= George M. Borg =

American politician

George M. Borg (December 4, 1934 – September 7, 1971) was a Republican member of the Wisconsin State Assembly and the Wisconsin State Senate.

== Background ==
Borg was born in Colorado Springs, Colorado. He was an heir to the Borg-Warner fortune. His grandfather, Swedish immigrant Charles W. Borg (1861–1946), had co-founded Borg-Warner. He moved to Wisconsin in 1935 and attended the University of Wisconsin–Madison. He subsequently served in the United States Army.

== Legislative career ==
Borg became an alderman in Delavan, Wisconsin. He served three terms in the Assembly before challenging three-term incumbent Peter P. Carr for the Republican Senate nomination in 1966 after the district was changed by a redistricting.
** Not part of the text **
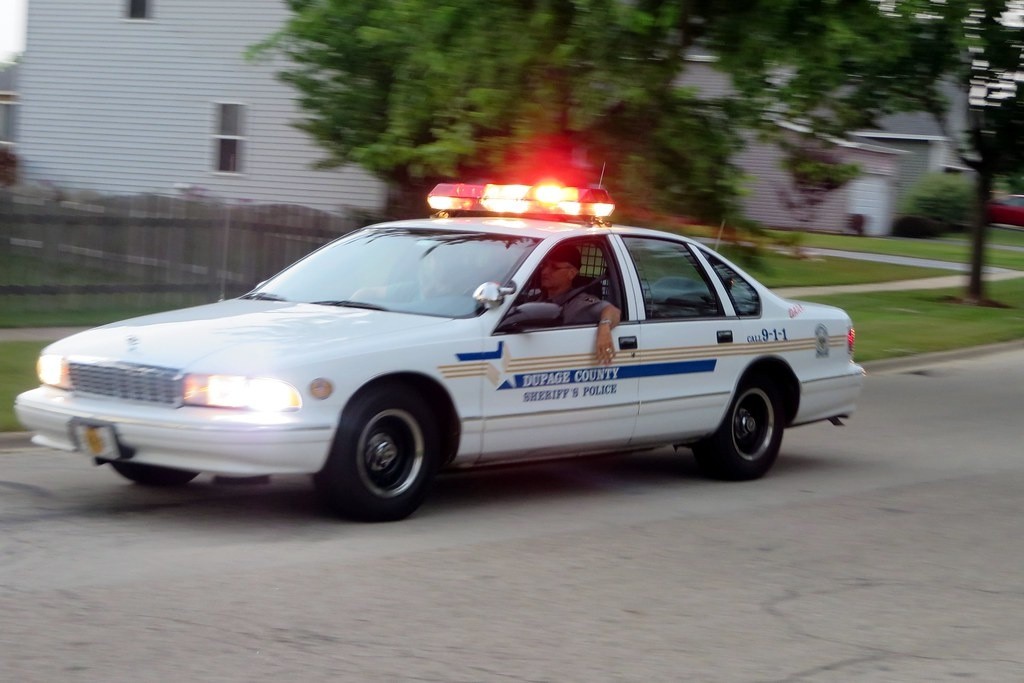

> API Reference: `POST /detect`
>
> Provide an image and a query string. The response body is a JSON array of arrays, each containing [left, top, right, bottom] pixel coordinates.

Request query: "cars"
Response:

He unseated Carr in a three-way primary election race, and won the general election in a district of which the Milwaukee Journal said, "Democrats are as scarce as palm trees"; but resigned from the Senate on August 9, 1967. He had been reported as planning to challenge Democrat Lynn E. Stalbaum for his Congress seat; instead, the seat was reclaimed by Henry C. Schadeberg, whom Stalbaum had defeated two years earlier.

== Death ==
Borg died in 1971 as a result of injuries sustained in a motorcycle accident in Lake Geneva, Wisconsin. He had three children Erik, Tamara, and Karl.